The source of the opposition

The Plastics Industry Association, representing manufacturers, has supported “on-request” straw laws as a “reasonable compromise” that attends to both the goal of reducing waste and the goal of meeting the needs of consumers, particularly those with disabilities. The Plastics Industry Association’s DeFife said the group opposes outright bans on straws but has not taken a position on whether cities should be pre-empted from action by states.

ALEC — motto: “Limited government, free markets, federalism” — has encouraged the pre-emption bills as a way of supporting businesses. On its website, the group offers boilerplate language for a bill that would allow states to ban cities from regulating bags and other containers made of plastic or other materials.

The draft law says local regulations on single-use packaging could create “confusing and varying regulations that could lead to unnecessary increased costs for retail and food establishments to comply with such regulations.”

Environmental groups argue that stricter plastic regulations are necessary because decades of attempts to recycle plastics have failed miserably, with the Environmental Protection Agency reporting in 2015 that only 9 percent of all plastics were recycled.

But the plastic industry trade group says that recycling systems and waste management policies simply need to be updated. Ultimately, the market should be able to decide whether plastic products are used, the group says.

“We look at what is going to give the most freedom to our constituents,” said Jon Russell, national director of the American City County Exchange, a division of ALEC. Laws governing plastics, he said, “are just government muddling up an individual’s right or liberty to use those particular items the way they see fit.”

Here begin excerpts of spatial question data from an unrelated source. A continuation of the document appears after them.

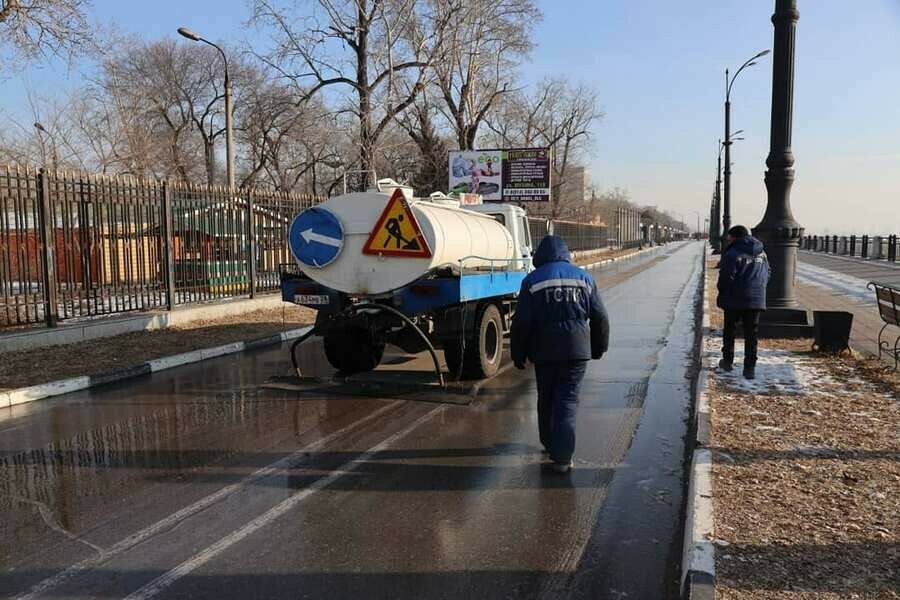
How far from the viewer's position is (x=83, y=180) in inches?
479

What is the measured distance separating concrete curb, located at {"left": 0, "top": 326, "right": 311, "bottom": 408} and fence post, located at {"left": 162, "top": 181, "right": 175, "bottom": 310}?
2896mm

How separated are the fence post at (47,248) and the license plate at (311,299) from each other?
5376mm

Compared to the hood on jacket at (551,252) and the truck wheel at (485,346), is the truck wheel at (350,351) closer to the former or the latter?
the truck wheel at (485,346)

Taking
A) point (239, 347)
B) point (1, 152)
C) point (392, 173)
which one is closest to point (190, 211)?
point (239, 347)

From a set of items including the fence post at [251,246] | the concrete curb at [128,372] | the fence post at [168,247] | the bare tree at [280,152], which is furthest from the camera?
the bare tree at [280,152]

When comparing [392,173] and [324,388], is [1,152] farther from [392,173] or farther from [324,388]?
[324,388]

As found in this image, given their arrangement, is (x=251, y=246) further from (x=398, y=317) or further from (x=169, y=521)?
(x=169, y=521)

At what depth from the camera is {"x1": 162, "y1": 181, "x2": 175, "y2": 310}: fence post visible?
13883 mm

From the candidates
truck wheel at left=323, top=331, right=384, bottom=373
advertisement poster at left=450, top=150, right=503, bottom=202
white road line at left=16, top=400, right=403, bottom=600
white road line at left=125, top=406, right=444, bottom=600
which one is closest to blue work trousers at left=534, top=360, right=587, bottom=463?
white road line at left=125, top=406, right=444, bottom=600

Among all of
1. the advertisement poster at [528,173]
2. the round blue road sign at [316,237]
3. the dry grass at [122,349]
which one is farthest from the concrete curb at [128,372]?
the advertisement poster at [528,173]

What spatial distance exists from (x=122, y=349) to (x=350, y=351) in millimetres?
4163

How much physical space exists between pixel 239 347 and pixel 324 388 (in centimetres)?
386

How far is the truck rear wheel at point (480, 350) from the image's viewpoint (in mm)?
8648

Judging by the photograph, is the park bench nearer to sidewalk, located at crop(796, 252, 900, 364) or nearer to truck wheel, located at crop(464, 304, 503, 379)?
sidewalk, located at crop(796, 252, 900, 364)
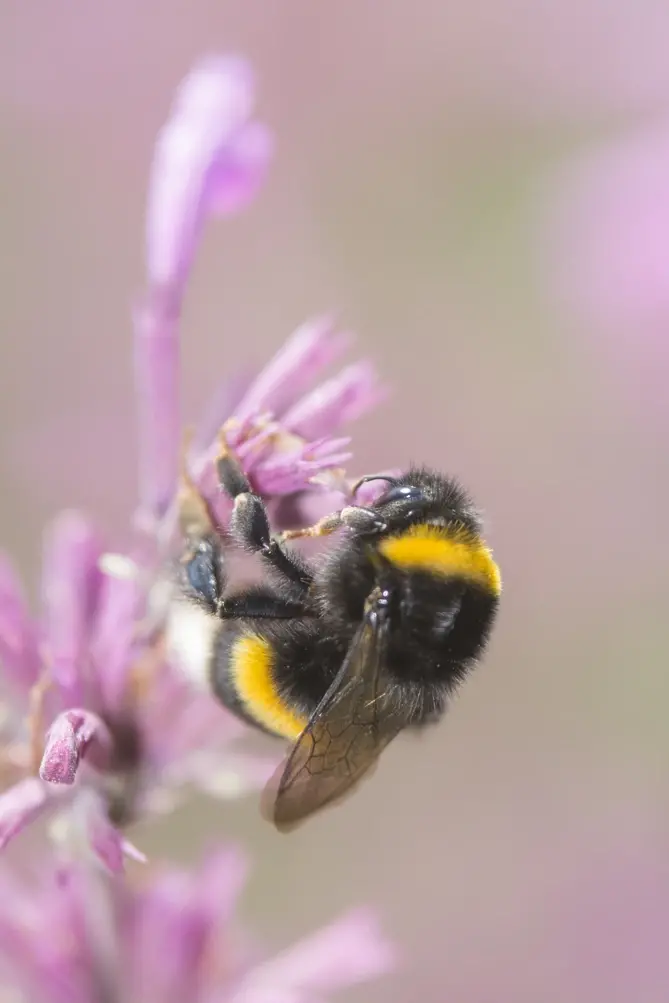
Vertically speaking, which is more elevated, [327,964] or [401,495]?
[401,495]

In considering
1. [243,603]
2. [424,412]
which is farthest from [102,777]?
[424,412]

Environmentalists said the business group is less interested in individual freedoms than in propping up corporate polluters and their profits. Greenpeace is among the organizations saying it will fight the attempts to take regulation of plastics away from local governments.

“Local communities should be able to tackle the plastic pollution crisis in their own cities and states,” said Melges, of Greenpeace’s anti-plastics campaign, “without D.C. lobbyists parachuting into state capitals to shut them down.”